» Work order
Copy the records below exactly as they stand. Leave out the pictures.

************

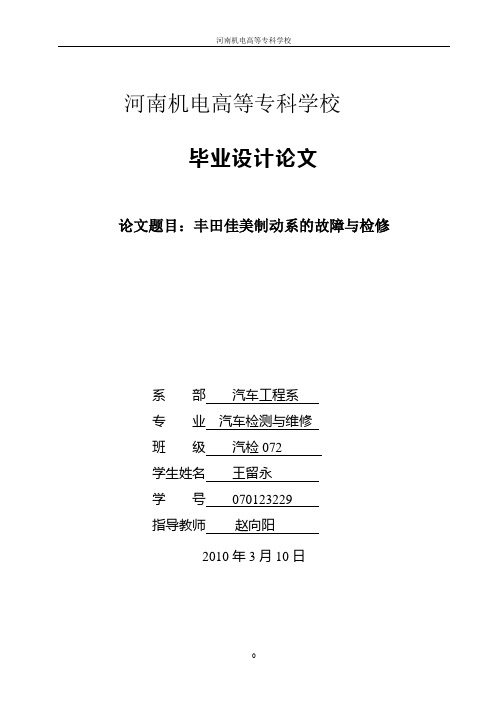 河南机电高等专科学校

河南机电高等专科学校

毕业设计论文

论文题目：丰田佳美制动系的故障与检修

系 部 汽车工程系

专 业 汽车检测与维修

班 级 汽检 072

学生姓名 王留永

学 号 070123229

指导教师 赵向阳

2010 年 3 月 10 日

0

************

» Completed exercise
 河南机电高等专科学校

河南机电高等专科学校

毕业设计论文

论文题目：丰田佳美制动系的故障与检修

系 部 汽车工程系

专 业 汽车检测与维修

班 级 汽检 072

学生姓名 王留永

学 号 070123229

指导教师 赵向阳

2010 年 3 月 10 日

0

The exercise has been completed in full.